■ ZU UNTERSUCHENDER TEXT:
+++
Theaterstück zum Gänsekrieg ist „wie fürs Freilicht gemacht“
Interview Am 16. Juli wird das Freilichttheaterstück „Der Gänsekrieg“ des Backnanger Bandhaus-Theaters uraufgeführt. Aus der historischen Vorlage haben die Autorin Jasmin Meindl und der Autor Christian Muggenthaler ein modernes Märchen erschaffen.
Backnang. Anfang des 17. Jahrhunderts wurde in Backnang die Gänsehaltung untersagt. Das plötzliche Verbot führte zu einer jahrelangen Auseinandersetzung zwischen den Backnanger Frauen, deren Erwerb davon abhing, und den Obrigkeiten. Bandhaus-Theater-Leiterin und Autorin Jasmin Meindl und Autor Christian Muggenthaler haben aus den Ereignissen von damals ein Theaterstück entwickelt. Im Gespräch berichtet Meindl, was sie an der historischen Vorlage gereizt hat und warum es mit den Proben nicht immer einfach ist.
Frau Meindl, wie kamen Sie auf die Idee, den Backnanger Gänsekrieg in
einem Theaterstück zu verarbeiten?
Die erste Idee kam letzten Herbst auf. Nach einer Gemeinderatssitzung fragte mich der Herr Mäule (Anm. d. Red.: Timo Mäule, Hauptamtsleiter der Stadt Backnang): „Frau Meindl, machen wir wieder Freilicht?“ Da war ich natürlich gleich Feuer und Flamme. Auf die Idee, den Gänsekrieg zu thematisieren, hat mich die ehemalige Gemeinderätin Dorothee Winter gebracht. Schon als sie den Vorschlag ausgesprochen hatte, dachte ich mir: „Stimmt, das ist eine ganz tolle Episode aus der Stadtgeschichte Backnangs, die wie fürs Freilicht gemacht ist.“
Was hat Sie daran so fasziniert?
Es ist einfach ein toller Stoff – diese 16 Frauen aus dem 17. Jahrhundert, die sich mutig ihr Recht zurückerkämpfen, allem Widerstand zum Trotz. Die Vorlage bringt alles mit, was so eine Geschichte braucht. Freilicht muss Lust machen, es muss Kraft haben und es muss lustig sein, aber trotzdem auch dramatisch. Im Zentrum unserer Geschichte steht die Witwe Jakob Bachems, eine historisch verbürgte Figur, die in den Regesten vorkommt. Wir haben ihr einen Vornamen gegeben, sie heißt Johanna. In dem Stück überwindet sie ihre Ängste und solidarisiert sich mit den anderen Frauen.
+++
■ ARBEITSAUFTRAG 1: An welchem Datum wird das Freilichttheaterstück laut dem Text zum Gänsekrieg uraufgeführt?
■ ARBEITSAUFTRAG 2: Schreibe im Text zum Gänsekrieg die Passage von „Die erste Idee“ bis „daran so fasziniert?“ neu und setze dabei „Stadtratssitzung“ an die Stelle von „Gemeinderatssitzung“.
Die anschließende Auflistung ist vom Text unabhängiges Material.

■ BEIGEFÜGTES MATERIAL:
+++
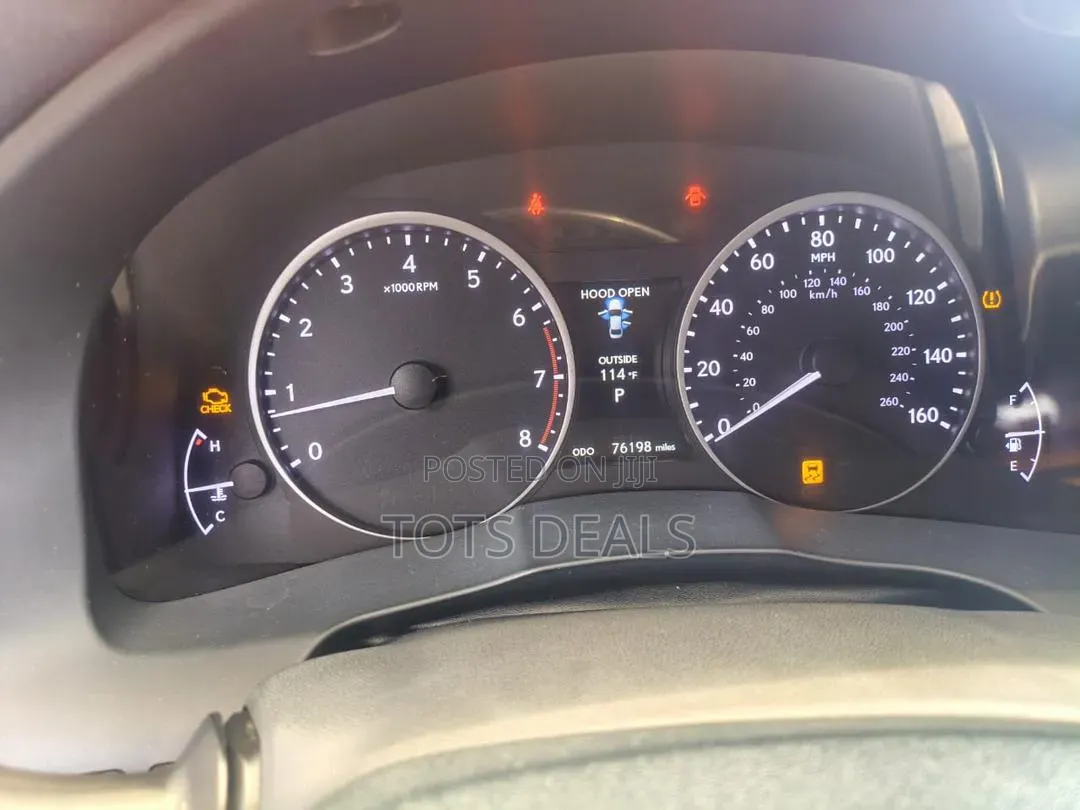 Lexus ES 350 FWD 2013 Red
+++
■ DEINE LÖSUNG 1: Am 16. Juli.

■ DEINE LÖSUNG 2:
Die erste Idee kam letzten Herbst auf. Nach einer Stadtratssitzung fragte mich der Herr Mäule (Anm. d. Red.: Timo Mäule, Hauptamtsleiter der Stadt Backnang): „Frau Meindl, machen wir wieder Freilicht?“ Da war ich natürlich gleich Feuer und Flamme. Auf die Idee, den Gänsekrieg zu thematisieren, hat mich die ehemalige Gemeinderätin Dorothee Winter gebracht. Schon als sie den Vorschlag ausgesprochen hatte, dachte ich mir: „Stimmt, das ist eine ganz tolle Episode aus der Stadtgeschichte Backnangs, die wie fürs Freilicht gemacht ist.“
Was hat Sie daran so fasziniert?